5/ Qu’est-ce qui permet d’affirmer que le monde entier, mouvant et immobile, dépend de Soi ?

Le Soi signifie l’Etre incarné. C’est seulement après que l’énergie qui était latente dans l’état de sommeil profond émerge avec le sens du « je » que l’on a l’expérience de tous les objets du monde. Le Soi est présent dans toutes les perceptions en tant que percevant. Aucun objet ne peut être perçu quand le « Je » est absent. Pour toutes ces raisons, il peut être dit sans aucun doute que chaque chose sort du Soi et rentre dans le Soi.

7/Qu’est-ce qui permet d’affirmer que Brahman peut être connu par lemental et ne peut pas être connu par le mental ?

Il ne peut pas être connu par un mental impur mais il peut être connu par un mental pur.

8/Qu’est-ce qu’un mental pur et impur ?

Quand l’indéfinissable pouvoir de Brahman se sépare de Brahman et quand, par l’union avec la réflexion de la Conscience (Chidabhasa), il assume de nombreuses formes, le mental est considéré comme impur. Quand il se libère de la réflexion de la Conscience (Abhasa) par le discernement, il est appelé pur. Son état d’union avec Brahman en reflète sa connaissance. L’énergie qui sous-tend la réflexion de la Conscience est appelée mental impur et son état de séparation de Brahman dénote sa non connaissance de Brahman.

9/Est-ce possible dans uncorps encore envie de se débarrasser du karma (Prarabdha) dont on dit qu’il dure jusqu’à la mort ?

Oui, si l’agent dont dépend le karma qui a pris naissance entre le corps et le Soi retourne à sa source et perd sa forme. Le karma qui dépend de cette forme, si elle est perdue, pourra-t-il encore survivre ? Ainsi, quand il n’y a pas de « je », il n’y a pas de karma.

[…]

CH 4 : ACCOMPLISSEMENT (ARUDHA)

1/Quel est l’état d’accomplissement de la connaissance ?

C’est le fait de demeurer d’une façon ferme et sans effort dans le Soi, c’est l’état dans lequel le mental (pur) qui est devenu un avec le Soi, et qui en conséquence, ne resurgit plus (sous forme de pensée) à aucun moment. L’idée que l’on a de naître ni une chèvre ni une vache, mais bien un homme quand on se réfère à soi-même, est comparable à la sensation de ne pas être les principes (Tattvas) qui commencent avec le corps et finissent par les sons (nadas) mais bien le Soi qui est Existence, Conscience et Béatitude. Celui qui est fermement établi dans cet état a acquis la connaissance.

[…]

De grandes âmes ont déclaré que l’état de Sahaja Nirvikalpa (l’état naturel sans pensées) seul est l’état final.
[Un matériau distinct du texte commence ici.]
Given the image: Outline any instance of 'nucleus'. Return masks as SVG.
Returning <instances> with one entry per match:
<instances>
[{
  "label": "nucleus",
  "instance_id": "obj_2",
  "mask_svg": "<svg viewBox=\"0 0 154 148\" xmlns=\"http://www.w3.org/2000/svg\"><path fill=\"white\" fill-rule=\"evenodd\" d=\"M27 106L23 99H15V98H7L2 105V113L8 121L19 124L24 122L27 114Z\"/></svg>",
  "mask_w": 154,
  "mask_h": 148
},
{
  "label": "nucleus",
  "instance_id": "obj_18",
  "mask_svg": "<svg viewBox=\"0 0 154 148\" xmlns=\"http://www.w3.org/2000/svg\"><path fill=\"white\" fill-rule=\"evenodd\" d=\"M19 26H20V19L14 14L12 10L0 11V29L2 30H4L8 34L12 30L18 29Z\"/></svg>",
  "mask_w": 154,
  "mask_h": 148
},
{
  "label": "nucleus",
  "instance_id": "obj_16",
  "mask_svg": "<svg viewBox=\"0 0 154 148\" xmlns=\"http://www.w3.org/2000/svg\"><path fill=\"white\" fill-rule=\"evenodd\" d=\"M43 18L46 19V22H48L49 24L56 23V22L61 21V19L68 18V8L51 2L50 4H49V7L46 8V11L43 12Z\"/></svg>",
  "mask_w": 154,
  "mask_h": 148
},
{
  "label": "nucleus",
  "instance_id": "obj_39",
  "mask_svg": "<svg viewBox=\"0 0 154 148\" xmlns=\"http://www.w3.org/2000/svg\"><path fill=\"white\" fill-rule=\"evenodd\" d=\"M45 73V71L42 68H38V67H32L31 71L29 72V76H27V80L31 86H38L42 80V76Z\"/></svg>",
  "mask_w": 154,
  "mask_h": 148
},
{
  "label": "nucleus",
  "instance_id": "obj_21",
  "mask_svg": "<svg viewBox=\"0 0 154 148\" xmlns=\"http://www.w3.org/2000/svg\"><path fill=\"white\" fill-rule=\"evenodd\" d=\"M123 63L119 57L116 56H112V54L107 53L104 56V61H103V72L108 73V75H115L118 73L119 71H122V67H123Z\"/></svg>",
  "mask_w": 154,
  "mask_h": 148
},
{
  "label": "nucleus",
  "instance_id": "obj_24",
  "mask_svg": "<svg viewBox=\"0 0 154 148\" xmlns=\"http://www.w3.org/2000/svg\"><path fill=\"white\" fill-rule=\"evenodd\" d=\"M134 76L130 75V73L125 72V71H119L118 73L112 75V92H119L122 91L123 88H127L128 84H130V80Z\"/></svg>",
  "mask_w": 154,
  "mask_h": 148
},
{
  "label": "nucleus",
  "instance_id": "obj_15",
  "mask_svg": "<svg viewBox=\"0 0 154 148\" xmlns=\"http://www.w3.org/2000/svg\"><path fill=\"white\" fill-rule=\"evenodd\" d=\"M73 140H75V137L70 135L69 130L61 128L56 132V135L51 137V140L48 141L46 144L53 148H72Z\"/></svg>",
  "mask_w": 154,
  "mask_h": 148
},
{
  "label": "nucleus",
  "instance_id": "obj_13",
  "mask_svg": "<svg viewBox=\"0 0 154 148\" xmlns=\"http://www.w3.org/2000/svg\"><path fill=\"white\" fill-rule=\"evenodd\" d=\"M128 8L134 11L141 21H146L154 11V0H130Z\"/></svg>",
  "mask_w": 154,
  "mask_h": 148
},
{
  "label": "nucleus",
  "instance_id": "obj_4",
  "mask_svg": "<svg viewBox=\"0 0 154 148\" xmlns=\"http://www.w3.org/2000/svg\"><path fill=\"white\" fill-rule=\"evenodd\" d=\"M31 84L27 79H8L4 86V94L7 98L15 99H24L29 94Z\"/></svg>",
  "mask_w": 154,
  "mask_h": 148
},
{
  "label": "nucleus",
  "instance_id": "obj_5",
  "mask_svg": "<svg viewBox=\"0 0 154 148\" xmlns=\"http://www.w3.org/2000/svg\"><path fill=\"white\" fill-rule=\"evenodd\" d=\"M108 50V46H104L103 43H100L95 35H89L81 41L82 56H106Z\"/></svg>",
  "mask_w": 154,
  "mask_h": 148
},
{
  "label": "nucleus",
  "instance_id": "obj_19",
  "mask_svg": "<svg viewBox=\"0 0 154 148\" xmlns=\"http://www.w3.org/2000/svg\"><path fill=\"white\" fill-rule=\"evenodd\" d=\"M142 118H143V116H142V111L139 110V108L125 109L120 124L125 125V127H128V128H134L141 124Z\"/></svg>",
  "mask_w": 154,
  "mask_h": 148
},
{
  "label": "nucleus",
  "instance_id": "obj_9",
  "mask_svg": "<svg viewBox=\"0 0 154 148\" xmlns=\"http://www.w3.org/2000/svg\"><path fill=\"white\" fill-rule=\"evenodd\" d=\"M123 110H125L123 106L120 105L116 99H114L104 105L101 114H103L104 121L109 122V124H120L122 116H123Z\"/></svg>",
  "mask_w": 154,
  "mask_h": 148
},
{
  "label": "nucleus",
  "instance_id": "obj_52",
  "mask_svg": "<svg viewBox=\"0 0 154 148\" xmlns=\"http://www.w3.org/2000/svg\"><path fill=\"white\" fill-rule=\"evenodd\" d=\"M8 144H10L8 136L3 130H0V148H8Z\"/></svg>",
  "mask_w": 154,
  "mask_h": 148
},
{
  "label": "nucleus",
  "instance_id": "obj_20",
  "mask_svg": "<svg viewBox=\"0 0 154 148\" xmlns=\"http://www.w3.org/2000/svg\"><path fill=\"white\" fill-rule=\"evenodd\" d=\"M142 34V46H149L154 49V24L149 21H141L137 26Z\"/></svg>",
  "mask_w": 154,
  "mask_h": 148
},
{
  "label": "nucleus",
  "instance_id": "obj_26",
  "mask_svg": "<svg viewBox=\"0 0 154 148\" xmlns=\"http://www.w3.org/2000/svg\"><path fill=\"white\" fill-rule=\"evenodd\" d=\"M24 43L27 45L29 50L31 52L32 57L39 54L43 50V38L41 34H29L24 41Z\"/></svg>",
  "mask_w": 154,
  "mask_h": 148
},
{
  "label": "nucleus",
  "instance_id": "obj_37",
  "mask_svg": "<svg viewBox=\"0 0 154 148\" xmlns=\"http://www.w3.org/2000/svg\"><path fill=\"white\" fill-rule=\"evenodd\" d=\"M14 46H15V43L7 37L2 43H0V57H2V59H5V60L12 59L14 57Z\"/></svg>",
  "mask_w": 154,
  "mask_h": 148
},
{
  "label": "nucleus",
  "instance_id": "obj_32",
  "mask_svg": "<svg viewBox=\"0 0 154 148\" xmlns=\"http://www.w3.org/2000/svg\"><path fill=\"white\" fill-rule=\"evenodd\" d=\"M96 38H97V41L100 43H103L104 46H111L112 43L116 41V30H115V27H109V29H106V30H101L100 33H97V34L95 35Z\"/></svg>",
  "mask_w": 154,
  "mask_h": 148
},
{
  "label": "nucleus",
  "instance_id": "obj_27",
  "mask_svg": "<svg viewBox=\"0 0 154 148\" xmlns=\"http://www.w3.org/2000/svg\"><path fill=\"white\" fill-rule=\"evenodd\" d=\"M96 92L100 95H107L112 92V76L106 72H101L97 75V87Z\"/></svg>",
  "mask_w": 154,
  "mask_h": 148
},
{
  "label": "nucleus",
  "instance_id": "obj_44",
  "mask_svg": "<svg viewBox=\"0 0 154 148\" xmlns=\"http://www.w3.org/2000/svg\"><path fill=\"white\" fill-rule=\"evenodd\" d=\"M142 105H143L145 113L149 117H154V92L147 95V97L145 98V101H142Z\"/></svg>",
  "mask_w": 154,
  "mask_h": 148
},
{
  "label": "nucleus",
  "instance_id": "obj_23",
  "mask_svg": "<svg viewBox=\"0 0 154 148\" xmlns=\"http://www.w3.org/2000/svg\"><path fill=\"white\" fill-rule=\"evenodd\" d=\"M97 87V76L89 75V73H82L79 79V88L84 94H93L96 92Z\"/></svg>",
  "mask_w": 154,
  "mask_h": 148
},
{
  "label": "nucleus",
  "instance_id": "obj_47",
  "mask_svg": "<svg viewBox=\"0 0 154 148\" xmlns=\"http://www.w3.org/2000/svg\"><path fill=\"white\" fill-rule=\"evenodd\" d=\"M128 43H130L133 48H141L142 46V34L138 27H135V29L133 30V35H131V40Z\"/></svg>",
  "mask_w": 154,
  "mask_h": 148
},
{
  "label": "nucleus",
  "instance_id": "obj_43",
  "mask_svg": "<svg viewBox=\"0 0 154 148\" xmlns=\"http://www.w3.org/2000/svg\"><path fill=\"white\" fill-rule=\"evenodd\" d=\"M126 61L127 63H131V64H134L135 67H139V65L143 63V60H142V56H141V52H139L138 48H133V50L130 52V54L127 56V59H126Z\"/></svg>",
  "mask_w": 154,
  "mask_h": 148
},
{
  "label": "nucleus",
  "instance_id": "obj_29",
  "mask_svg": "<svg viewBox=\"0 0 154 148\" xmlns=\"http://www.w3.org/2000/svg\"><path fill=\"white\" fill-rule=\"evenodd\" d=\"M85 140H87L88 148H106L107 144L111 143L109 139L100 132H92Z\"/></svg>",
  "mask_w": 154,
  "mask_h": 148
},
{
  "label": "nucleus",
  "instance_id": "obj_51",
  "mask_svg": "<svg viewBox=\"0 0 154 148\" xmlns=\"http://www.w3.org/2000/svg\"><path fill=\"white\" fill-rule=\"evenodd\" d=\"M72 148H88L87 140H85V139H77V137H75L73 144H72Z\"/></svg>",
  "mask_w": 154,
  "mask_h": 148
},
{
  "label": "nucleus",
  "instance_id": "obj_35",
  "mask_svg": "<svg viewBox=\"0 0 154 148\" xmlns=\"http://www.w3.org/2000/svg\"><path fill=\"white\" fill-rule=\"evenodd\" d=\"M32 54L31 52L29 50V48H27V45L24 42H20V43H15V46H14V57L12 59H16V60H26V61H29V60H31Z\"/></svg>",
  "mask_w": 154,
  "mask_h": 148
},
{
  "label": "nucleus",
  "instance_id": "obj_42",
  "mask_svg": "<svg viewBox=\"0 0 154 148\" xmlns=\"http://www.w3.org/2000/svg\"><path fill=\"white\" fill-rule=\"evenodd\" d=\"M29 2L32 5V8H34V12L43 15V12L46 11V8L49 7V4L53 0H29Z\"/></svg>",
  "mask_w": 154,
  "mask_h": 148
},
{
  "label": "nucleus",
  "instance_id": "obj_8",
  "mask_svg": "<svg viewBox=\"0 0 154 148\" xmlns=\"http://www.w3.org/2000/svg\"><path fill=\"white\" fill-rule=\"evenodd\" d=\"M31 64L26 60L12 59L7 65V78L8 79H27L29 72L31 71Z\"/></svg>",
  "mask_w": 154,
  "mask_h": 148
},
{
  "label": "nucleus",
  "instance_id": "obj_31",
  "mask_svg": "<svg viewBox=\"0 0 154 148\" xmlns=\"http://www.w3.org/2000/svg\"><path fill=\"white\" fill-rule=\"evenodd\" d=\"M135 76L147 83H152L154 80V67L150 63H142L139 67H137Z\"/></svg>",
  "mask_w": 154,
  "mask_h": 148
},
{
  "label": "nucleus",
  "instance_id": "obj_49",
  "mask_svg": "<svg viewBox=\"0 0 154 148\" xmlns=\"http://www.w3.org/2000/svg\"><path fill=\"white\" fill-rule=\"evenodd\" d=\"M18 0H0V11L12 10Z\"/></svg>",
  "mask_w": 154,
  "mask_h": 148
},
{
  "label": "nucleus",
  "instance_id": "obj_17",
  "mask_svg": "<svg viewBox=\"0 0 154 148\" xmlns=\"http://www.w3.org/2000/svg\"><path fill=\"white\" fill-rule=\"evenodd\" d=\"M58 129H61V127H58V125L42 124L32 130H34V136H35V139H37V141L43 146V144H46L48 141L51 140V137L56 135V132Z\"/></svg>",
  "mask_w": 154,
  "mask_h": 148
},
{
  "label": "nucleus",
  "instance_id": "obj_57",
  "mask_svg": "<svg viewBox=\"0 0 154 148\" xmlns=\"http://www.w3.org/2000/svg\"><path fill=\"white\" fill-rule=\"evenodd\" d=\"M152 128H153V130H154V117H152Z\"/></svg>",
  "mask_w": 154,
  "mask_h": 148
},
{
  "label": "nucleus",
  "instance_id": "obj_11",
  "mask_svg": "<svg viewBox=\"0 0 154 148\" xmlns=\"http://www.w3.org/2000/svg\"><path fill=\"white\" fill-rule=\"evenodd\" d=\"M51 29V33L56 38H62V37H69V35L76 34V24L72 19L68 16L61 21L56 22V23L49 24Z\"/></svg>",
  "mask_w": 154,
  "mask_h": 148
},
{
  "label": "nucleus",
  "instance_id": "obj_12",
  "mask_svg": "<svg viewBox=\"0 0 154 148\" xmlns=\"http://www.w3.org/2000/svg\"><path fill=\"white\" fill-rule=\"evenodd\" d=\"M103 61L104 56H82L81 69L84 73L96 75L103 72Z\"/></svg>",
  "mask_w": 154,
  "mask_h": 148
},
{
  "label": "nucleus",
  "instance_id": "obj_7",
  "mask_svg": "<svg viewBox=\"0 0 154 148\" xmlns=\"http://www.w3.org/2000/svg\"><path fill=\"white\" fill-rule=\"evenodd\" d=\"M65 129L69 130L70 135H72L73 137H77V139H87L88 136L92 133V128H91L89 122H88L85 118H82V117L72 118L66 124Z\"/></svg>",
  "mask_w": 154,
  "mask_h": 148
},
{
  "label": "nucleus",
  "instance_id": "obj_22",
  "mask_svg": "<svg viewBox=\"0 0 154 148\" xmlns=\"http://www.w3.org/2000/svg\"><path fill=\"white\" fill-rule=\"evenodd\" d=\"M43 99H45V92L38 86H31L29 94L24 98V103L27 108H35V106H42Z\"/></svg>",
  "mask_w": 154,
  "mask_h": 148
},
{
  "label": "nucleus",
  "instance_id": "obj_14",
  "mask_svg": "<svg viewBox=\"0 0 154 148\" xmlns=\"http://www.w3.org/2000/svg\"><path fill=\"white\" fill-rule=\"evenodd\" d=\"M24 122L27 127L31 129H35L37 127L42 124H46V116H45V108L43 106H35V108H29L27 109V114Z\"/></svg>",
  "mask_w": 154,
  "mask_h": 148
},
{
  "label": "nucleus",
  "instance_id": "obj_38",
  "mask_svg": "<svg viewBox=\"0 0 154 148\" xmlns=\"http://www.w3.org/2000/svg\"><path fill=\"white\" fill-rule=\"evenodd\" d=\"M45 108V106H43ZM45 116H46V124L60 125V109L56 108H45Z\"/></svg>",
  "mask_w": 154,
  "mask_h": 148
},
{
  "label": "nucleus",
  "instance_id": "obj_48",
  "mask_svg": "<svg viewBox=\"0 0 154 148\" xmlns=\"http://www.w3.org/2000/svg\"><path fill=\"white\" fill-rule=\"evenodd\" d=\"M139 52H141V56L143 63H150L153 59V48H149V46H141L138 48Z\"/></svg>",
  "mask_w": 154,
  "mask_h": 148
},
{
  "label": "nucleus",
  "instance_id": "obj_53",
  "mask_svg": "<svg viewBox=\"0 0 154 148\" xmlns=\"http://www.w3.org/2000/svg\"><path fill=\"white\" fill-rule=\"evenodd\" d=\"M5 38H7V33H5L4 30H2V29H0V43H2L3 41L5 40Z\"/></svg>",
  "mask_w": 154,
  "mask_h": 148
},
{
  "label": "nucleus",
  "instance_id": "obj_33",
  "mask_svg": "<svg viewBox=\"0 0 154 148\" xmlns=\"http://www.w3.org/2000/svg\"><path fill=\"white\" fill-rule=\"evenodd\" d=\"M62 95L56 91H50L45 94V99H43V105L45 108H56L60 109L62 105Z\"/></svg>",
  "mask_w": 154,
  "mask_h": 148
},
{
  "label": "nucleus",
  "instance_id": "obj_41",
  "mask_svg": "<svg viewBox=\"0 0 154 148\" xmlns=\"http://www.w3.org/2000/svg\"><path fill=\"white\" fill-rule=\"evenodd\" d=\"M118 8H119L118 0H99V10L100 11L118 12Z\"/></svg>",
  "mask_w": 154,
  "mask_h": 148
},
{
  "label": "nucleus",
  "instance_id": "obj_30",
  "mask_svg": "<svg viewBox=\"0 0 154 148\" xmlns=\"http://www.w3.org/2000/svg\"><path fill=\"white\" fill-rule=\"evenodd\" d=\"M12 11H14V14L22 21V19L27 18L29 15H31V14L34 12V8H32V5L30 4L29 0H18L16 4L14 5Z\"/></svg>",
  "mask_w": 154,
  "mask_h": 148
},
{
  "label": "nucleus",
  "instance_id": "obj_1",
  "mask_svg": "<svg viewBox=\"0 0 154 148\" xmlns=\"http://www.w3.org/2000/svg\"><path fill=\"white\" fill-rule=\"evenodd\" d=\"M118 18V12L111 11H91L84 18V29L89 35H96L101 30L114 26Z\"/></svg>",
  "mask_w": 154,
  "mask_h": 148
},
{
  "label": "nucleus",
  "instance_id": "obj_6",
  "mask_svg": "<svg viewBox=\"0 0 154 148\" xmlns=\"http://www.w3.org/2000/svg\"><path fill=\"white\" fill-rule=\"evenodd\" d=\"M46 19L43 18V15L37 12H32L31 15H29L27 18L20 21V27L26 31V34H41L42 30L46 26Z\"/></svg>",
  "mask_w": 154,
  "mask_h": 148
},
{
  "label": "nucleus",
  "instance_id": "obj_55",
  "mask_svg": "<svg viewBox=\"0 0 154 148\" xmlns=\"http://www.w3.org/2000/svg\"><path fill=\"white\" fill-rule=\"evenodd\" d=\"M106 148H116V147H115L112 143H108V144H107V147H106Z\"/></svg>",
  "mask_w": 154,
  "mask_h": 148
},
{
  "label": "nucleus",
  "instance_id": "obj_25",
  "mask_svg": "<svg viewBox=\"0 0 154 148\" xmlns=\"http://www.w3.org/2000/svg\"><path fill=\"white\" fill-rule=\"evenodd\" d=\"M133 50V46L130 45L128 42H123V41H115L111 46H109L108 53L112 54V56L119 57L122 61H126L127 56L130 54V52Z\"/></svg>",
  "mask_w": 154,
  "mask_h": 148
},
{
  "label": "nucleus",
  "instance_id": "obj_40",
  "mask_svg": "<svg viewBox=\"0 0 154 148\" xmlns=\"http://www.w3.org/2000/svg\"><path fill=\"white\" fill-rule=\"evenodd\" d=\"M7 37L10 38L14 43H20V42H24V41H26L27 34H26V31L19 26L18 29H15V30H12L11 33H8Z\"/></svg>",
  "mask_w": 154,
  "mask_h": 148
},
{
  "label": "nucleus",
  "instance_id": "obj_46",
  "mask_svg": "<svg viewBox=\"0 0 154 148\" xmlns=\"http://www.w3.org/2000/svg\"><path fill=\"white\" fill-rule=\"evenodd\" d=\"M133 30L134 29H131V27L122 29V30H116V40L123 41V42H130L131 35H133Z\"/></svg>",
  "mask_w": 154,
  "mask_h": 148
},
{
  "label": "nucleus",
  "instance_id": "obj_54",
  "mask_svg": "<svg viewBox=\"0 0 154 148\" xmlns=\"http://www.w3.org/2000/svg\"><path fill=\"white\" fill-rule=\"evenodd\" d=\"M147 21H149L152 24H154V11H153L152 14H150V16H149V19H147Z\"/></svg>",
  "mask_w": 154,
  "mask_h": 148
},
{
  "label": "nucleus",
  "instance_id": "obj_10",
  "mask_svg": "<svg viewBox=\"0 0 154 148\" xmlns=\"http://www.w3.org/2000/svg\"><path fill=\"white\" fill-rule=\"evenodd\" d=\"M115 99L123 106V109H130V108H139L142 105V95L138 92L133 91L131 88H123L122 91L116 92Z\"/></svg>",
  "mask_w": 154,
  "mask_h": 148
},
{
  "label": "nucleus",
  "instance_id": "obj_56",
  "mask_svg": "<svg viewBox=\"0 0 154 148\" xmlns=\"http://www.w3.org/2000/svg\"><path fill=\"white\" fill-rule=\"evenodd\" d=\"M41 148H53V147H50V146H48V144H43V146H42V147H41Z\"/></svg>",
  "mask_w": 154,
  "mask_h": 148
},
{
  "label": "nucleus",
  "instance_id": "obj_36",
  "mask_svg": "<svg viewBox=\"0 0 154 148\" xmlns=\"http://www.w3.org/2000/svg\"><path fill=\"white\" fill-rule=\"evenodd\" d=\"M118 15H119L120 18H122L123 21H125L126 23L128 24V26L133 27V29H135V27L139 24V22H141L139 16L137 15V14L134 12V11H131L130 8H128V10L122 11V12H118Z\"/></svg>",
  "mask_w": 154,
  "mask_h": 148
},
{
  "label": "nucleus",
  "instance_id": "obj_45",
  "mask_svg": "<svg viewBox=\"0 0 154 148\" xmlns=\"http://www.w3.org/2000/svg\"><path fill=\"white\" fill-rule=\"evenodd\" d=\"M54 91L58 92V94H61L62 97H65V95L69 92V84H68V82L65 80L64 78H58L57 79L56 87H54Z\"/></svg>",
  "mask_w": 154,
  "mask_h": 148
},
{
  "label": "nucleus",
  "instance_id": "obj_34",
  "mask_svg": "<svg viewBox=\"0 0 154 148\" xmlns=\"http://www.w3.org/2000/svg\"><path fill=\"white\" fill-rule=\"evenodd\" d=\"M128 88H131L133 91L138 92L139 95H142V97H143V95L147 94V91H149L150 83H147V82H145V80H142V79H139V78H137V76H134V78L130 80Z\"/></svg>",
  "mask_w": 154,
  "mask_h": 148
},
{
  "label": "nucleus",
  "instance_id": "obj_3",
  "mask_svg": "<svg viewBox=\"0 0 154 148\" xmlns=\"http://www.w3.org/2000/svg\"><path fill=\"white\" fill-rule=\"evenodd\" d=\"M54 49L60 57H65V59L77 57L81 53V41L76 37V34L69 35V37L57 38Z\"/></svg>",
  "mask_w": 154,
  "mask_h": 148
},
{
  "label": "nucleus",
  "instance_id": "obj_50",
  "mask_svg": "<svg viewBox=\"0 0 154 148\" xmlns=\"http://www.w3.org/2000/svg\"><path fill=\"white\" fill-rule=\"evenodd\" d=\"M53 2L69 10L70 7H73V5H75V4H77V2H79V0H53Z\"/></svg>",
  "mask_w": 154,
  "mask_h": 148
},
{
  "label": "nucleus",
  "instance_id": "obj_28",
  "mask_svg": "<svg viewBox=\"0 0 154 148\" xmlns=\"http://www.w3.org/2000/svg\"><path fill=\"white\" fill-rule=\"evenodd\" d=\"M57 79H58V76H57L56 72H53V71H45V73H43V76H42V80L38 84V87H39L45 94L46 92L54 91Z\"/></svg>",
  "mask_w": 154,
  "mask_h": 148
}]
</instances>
7/Quel est la différence entre le sommeil ordinaire et le sommeil éveillé (Jagrat Susupti) ?

Dans le sommeil normal il n’y a non seulement pas de pensée mais aussi pas de conscience. Dans le sommeil éveillé il n’y a que la conscience seule. Cela est pourquoi il est dénommé éveillé tout en dormant, c’est le sommeil dans lequel la conscience est conservée.

8/Pourquoi le Soi est-il décrit à la fois comme le quatrième état et au-delà du quatrième état (Turiyatita) ?

Turiya veut dire ce qui est le quatrième. Ceux qui expérimentent (Jivas) les trois états de veille, de rêve et de sommeil profond et qui passent successivement de l’un à l’autre ne sont pas le Soi. C’est pour mettre au clair que la réalisation est ce qui est différent de ces trois états, mais ce qui en est le témoin que l’on appelle le quatrième état (Turiya). Quand cela est réalisé, les trois expérimentateurs disparaissent et l’idée que le Soi est le témoin elle aussi disparaît. Cela est pourquoi le Soi est décrit comme étant au-delà du quatrième état (Turiyatita).

9/Quel bénéfice le Sage tire-t-il des textes sacrés ?

Le Sage qui est l’incarnation de la vérité n’en a aucune utilité.